§ To be done
Beginning with the line containing "At what distance from the capture" and ending with the last line, repeat the records exactly.

+--

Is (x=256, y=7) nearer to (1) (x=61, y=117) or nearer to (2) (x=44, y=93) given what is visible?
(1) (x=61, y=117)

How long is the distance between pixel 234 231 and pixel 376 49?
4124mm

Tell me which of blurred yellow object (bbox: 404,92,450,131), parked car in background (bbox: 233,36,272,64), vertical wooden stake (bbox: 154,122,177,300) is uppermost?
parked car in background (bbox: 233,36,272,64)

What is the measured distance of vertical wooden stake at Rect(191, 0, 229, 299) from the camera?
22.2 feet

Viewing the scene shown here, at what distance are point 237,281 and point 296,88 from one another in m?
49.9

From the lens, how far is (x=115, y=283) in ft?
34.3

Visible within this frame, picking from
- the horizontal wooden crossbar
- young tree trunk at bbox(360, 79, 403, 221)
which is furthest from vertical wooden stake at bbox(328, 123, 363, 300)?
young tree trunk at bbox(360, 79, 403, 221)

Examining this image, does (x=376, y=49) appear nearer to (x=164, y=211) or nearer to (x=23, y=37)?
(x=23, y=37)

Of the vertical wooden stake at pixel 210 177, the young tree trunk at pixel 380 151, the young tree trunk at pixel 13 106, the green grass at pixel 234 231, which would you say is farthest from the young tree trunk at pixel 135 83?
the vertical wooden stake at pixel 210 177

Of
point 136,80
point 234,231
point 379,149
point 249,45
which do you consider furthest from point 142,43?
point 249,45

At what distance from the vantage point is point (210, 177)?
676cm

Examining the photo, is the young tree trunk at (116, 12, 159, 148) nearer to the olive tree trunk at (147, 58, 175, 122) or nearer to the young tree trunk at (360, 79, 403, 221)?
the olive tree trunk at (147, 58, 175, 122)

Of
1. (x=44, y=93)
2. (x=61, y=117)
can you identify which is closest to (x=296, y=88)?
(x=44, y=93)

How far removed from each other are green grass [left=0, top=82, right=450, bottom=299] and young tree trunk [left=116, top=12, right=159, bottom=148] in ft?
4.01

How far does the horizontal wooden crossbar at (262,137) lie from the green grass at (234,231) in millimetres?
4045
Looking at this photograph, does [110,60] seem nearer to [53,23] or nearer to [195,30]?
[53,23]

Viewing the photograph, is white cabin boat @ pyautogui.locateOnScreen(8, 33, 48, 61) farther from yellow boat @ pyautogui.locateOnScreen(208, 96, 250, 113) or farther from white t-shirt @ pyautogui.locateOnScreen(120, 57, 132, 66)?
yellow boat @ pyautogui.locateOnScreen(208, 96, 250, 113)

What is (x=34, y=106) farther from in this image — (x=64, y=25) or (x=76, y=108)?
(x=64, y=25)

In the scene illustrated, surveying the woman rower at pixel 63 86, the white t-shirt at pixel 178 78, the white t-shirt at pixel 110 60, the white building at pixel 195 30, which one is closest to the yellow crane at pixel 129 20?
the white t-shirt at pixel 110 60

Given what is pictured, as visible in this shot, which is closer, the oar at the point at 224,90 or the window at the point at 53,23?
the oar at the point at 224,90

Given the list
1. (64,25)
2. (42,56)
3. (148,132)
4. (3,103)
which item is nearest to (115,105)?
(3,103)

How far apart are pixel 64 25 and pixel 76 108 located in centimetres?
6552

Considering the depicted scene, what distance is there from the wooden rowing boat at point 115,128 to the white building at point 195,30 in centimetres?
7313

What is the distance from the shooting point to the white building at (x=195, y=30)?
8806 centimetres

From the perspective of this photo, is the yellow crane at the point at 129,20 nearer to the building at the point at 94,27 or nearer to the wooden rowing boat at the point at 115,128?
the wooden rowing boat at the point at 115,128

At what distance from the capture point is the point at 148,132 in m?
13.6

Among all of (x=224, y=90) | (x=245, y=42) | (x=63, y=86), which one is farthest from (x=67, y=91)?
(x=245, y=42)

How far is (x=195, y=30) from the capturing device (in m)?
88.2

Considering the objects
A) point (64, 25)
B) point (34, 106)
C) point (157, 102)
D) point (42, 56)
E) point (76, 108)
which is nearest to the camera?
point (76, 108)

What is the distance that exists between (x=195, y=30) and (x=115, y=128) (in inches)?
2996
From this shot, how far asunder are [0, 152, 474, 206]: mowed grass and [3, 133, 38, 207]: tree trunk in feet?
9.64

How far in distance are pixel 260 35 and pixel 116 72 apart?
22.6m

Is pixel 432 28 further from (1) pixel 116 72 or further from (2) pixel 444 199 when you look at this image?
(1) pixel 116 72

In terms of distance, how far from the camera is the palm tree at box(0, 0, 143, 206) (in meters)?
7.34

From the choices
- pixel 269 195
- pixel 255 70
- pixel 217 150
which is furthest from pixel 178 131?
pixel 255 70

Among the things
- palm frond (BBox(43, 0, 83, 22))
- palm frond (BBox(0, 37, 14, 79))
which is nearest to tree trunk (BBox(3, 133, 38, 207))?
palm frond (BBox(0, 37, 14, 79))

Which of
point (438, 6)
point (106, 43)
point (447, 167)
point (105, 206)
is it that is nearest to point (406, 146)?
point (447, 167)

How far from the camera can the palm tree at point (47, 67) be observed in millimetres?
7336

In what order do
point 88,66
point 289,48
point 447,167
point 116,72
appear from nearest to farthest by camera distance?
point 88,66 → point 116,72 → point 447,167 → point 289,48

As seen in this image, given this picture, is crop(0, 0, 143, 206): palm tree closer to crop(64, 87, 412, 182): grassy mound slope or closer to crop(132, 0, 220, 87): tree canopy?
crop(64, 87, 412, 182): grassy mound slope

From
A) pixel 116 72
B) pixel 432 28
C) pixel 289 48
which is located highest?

+--

§ Output
At what distance from the capture point is the point at 148,132 in m?
13.6

Among all of (x=224, y=90) | (x=245, y=42) | (x=63, y=86), which one is farthest from (x=67, y=91)?
(x=245, y=42)

How far is (x=195, y=30) from the capturing device (in m)?
88.2

Considering the objects
A) point (64, 25)
B) point (34, 106)
C) point (157, 102)
D) point (42, 56)
E) point (76, 108)
which is nearest to the camera?
point (76, 108)

What is the distance that exists between (x=195, y=30) and (x=115, y=128) (in inches)?
2996
From this shot, how far asunder are [0, 152, 474, 206]: mowed grass and [3, 133, 38, 207]: tree trunk in feet?
9.64

How far in distance are pixel 260 35 and pixel 116 72 apart?
22.6m

Is pixel 432 28 further from (1) pixel 116 72 or further from (2) pixel 444 199 when you look at this image?
(1) pixel 116 72

In terms of distance, how far from the camera is the palm tree at box(0, 0, 143, 206) (in meters)?
7.34

From the choices
- pixel 269 195
- pixel 255 70
- pixel 217 150
which is furthest from pixel 178 131?
pixel 255 70

Among the things
- palm frond (BBox(43, 0, 83, 22))
- palm frond (BBox(0, 37, 14, 79))
which is nearest to tree trunk (BBox(3, 133, 38, 207))?
palm frond (BBox(0, 37, 14, 79))

Which of
point (438, 6)
point (106, 43)
point (447, 167)
point (105, 206)
is it that is nearest to point (406, 146)?
point (447, 167)

How far from the camera can the palm tree at point (47, 67) be observed in millimetres?
7336

In what order do
point 88,66
point 289,48
point 447,167
point 116,72
appear from nearest to farthest by camera distance?
point 88,66 → point 116,72 → point 447,167 → point 289,48

As seen in this image, given this picture, is crop(0, 0, 143, 206): palm tree closer to crop(64, 87, 412, 182): grassy mound slope or closer to crop(132, 0, 220, 87): tree canopy?
crop(64, 87, 412, 182): grassy mound slope

From
A) pixel 116 72
B) pixel 432 28
C) pixel 289 48
which is located highest?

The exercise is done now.